[Records supplied]
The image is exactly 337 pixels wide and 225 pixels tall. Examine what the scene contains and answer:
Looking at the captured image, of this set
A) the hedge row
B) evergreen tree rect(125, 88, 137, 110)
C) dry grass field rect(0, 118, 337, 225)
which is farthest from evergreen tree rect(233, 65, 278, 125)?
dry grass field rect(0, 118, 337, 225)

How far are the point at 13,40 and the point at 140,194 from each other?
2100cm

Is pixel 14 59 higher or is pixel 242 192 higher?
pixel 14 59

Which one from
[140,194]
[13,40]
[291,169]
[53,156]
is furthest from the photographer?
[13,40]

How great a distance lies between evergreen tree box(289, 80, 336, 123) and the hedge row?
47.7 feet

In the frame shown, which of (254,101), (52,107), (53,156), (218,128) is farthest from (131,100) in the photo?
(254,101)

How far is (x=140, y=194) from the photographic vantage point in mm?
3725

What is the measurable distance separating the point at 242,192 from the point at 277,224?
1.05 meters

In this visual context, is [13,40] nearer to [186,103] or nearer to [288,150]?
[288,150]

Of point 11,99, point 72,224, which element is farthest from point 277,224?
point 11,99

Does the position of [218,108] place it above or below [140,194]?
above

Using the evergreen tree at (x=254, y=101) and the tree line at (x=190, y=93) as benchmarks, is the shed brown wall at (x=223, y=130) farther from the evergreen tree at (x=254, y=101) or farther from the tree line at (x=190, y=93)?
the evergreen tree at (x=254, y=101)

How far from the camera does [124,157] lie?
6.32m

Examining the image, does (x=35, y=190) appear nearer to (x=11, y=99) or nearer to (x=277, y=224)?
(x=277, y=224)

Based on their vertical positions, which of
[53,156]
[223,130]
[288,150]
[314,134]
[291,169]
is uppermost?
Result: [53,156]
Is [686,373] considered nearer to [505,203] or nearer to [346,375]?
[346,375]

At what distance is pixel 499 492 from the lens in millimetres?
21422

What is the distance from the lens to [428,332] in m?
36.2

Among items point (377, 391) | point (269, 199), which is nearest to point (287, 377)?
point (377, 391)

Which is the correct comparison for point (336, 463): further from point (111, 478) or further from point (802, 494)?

[What is being asked] Emit the records above again, exactly, with no line skipped.

[Exercise solution]
The image is exactly 337 pixels wide and 225 pixels tall. Examine what the scene contains and answer:
Looking at the captured image, of this set
A) the hedge row
B) evergreen tree rect(125, 88, 137, 110)
C) dry grass field rect(0, 118, 337, 225)
which is farthest from evergreen tree rect(233, 65, 278, 125)?
dry grass field rect(0, 118, 337, 225)

How far are the point at 13,40 and the point at 140,194 from each other?
2100cm

Is pixel 14 59 higher or is pixel 242 192 higher?
pixel 14 59

Which one from
[140,194]
[13,40]
[291,169]
[53,156]
is furthest from the photographer?
[13,40]

How great a distance lies between evergreen tree box(289, 80, 336, 123) and the hedge row?
47.7 feet

In the frame shown, which of (254,101), (52,107), (53,156), (218,128) is farthest from (131,100) in the photo?
(254,101)

How far is (x=140, y=194) from the photographic vantage point in mm?
3725

What is the measurable distance separating the point at 242,192 from the point at 277,224?
1.05 meters

In this visual context, is [13,40] nearer to [186,103] or nearer to [288,150]?
[288,150]

Of point 11,99, point 72,224, which element is farthest from point 277,224?
point 11,99

Does the position of [218,108] place it above or below [140,194]?
above

Using the evergreen tree at (x=254, y=101) and the tree line at (x=190, y=93) as benchmarks, is the shed brown wall at (x=223, y=130) farther from the evergreen tree at (x=254, y=101) or farther from the tree line at (x=190, y=93)?
the evergreen tree at (x=254, y=101)

How far from the camera does [124,157] lie?
6.32m

Examining the image, does (x=35, y=190) appear nearer to (x=11, y=99) or nearer to (x=277, y=224)?
(x=277, y=224)

Based on their vertical positions, which of
[53,156]
[223,130]
[288,150]
[314,134]
[291,169]
is uppermost?
Result: [53,156]
Is [686,373] considered nearer to [505,203] or nearer to [346,375]?
[346,375]

At what distance is pixel 499 492 from the lens in millimetres?
21422

What is the distance from the lens to [428,332] in m?
36.2

Among items point (377, 391) | point (269, 199), which is nearest to point (287, 377)?
point (377, 391)

Which is the correct comparison for point (336, 463): further from point (111, 478) or further from point (802, 494)?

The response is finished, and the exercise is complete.